Can You Use Air Conditioning Outdoors? Why AC Fails in Open-Air Restaurants

Every restaurant owner with a hot terrace has thought about it at least once: “Can we just put AC outside?” It seems logical. Air conditioning cools indoor dining rooms perfectly, so why not point a few units at the patio?

The short answer is no. Not because the equipment is bad, but because the physics do not allow it. Here is why air conditioning fundamentally cannot work in open-air spaces, what happens when you try anyway, and what actually solves the problem.

How Air Conditioning Works (and Why It Needs Walls)

To understand why outdoor AC fails, you need to understand how air conditioning actually works. It is not complicated, but the details matter.

────

*Exercise task 1:* According to the text on outdoor air conditioning, why can air conditioning not work in open-air spaces?

Scene-based spatial questions:
────

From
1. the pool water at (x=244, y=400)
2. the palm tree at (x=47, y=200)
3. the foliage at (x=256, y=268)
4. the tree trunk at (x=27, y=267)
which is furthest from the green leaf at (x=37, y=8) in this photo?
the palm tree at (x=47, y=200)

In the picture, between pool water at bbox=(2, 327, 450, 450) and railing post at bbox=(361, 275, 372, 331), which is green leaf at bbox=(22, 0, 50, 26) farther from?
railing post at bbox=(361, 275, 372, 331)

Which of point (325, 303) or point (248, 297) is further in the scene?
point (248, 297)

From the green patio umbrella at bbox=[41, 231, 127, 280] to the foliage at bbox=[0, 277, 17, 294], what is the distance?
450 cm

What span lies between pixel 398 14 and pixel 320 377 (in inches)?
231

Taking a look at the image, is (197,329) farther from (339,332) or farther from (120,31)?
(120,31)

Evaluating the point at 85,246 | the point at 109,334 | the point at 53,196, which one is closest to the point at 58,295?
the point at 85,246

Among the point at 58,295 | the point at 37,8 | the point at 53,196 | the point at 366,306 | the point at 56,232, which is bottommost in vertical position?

────

*Exercise task 2:* Duplicate the listing word for word. Begin at the line that contains "Evaluating the point" and continue through the final line of the listing.

*Complete output 1:* The physics do not allow it.

*Complete output 2:*
Evaluating the point at 85,246 | the point at 109,334 | the point at 53,196, which one is closest to the point at 58,295?
the point at 85,246

Among the point at 58,295 | the point at 37,8 | the point at 53,196 | the point at 366,306 | the point at 56,232, which is bottommost in vertical position?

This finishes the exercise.